Direction
Copy the data word for word, from the line containing "From the scene shown here, looking among" through the last line of the data, both ends included.

— start —

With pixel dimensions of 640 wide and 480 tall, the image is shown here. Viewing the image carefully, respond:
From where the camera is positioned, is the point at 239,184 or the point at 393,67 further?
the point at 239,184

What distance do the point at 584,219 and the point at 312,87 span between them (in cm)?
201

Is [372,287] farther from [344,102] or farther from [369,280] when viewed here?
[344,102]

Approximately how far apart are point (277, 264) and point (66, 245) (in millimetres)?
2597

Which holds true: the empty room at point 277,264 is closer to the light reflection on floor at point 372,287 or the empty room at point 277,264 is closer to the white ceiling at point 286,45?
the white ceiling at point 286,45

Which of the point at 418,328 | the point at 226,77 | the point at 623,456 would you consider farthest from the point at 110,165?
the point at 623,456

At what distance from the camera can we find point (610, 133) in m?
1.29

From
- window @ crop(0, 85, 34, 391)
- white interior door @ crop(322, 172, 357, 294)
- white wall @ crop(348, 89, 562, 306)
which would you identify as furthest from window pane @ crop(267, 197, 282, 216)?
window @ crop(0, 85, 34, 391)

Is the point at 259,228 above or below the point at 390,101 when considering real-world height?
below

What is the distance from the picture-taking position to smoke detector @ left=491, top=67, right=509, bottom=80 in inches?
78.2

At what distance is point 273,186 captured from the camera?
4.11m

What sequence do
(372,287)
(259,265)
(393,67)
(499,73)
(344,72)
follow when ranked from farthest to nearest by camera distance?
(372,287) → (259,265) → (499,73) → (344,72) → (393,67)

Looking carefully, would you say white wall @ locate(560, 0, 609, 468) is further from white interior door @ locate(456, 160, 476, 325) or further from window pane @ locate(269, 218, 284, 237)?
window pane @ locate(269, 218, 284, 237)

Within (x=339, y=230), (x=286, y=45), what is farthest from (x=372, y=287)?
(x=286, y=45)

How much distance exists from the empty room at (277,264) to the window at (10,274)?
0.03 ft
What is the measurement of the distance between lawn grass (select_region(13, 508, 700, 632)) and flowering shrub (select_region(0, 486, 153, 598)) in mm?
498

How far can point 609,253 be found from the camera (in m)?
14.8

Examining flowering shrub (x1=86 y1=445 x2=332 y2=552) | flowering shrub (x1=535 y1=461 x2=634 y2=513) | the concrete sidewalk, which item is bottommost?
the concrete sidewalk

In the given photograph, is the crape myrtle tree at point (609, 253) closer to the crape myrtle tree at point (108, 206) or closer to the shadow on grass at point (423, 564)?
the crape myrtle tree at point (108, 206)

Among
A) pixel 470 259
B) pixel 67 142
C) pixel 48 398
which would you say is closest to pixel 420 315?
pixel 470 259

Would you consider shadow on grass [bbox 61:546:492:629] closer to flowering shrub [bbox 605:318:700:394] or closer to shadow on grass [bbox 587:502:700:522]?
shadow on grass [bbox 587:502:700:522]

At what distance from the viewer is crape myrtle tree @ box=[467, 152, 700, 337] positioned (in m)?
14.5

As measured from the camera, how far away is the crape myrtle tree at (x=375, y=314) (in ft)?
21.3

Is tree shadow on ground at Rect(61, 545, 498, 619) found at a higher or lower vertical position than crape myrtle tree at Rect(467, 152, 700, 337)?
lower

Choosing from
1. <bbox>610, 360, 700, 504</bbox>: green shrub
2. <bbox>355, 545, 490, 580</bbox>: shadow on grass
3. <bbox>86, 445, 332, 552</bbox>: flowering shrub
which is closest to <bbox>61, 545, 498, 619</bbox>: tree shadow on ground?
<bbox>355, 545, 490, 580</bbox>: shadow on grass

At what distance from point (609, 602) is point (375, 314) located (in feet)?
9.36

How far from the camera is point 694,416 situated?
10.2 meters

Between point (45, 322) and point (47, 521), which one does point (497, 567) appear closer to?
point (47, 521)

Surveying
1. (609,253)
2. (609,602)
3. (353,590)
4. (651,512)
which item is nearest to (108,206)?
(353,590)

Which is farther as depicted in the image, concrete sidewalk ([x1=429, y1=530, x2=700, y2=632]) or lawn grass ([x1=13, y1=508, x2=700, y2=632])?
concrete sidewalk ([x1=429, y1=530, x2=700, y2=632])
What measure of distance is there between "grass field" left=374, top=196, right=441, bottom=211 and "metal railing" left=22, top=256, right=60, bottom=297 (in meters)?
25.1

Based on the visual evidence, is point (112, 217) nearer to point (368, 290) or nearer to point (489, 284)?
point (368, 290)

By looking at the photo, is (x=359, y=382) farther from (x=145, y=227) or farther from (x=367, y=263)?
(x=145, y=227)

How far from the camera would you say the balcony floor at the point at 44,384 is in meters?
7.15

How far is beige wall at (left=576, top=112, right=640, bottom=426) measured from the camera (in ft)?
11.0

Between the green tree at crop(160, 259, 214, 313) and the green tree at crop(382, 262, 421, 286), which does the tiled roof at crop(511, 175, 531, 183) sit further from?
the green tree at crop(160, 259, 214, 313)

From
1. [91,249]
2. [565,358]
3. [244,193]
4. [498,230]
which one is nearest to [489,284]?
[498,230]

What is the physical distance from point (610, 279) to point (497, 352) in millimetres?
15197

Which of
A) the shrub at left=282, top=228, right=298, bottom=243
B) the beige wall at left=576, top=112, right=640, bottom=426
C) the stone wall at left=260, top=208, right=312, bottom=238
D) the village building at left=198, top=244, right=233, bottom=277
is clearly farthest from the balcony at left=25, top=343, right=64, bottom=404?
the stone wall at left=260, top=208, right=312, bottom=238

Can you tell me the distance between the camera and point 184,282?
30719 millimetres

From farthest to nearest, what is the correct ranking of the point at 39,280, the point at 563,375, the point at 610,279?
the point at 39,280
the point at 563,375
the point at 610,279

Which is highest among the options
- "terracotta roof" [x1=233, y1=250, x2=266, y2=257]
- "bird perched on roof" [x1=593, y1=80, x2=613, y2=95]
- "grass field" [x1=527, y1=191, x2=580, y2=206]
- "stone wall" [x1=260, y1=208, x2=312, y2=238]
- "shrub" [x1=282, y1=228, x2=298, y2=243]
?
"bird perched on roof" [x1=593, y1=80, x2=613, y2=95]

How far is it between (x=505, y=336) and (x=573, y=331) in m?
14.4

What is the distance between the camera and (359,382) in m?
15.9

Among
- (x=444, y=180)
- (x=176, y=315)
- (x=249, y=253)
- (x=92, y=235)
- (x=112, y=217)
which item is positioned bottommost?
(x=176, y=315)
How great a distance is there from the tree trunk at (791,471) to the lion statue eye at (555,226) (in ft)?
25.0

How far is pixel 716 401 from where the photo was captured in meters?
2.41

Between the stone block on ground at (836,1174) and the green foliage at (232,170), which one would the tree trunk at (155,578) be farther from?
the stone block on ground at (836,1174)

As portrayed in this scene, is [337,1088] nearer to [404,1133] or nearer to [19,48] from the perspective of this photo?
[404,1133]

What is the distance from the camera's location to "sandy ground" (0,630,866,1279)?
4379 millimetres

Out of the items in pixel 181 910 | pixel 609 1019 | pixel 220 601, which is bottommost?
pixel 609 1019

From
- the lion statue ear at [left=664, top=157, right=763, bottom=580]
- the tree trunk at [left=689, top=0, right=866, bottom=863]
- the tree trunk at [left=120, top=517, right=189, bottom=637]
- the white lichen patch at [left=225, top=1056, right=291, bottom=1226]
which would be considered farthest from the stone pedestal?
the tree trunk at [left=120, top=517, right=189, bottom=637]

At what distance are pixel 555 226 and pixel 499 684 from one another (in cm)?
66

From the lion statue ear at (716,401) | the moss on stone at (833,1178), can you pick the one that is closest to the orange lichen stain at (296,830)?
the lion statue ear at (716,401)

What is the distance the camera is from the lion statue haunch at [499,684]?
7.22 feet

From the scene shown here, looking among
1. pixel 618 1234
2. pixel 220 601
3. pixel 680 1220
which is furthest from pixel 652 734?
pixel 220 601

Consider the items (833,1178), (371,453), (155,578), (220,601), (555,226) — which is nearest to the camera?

— end —

Answer for this exercise
From the scene shown here, looking among
1. pixel 618 1234
2. pixel 220 601
3. pixel 680 1220
which is furthest from pixel 652 734?
pixel 220 601

Consider the items (833,1178), (371,453), (155,578), (220,601), (555,226) — which is nearest to the camera?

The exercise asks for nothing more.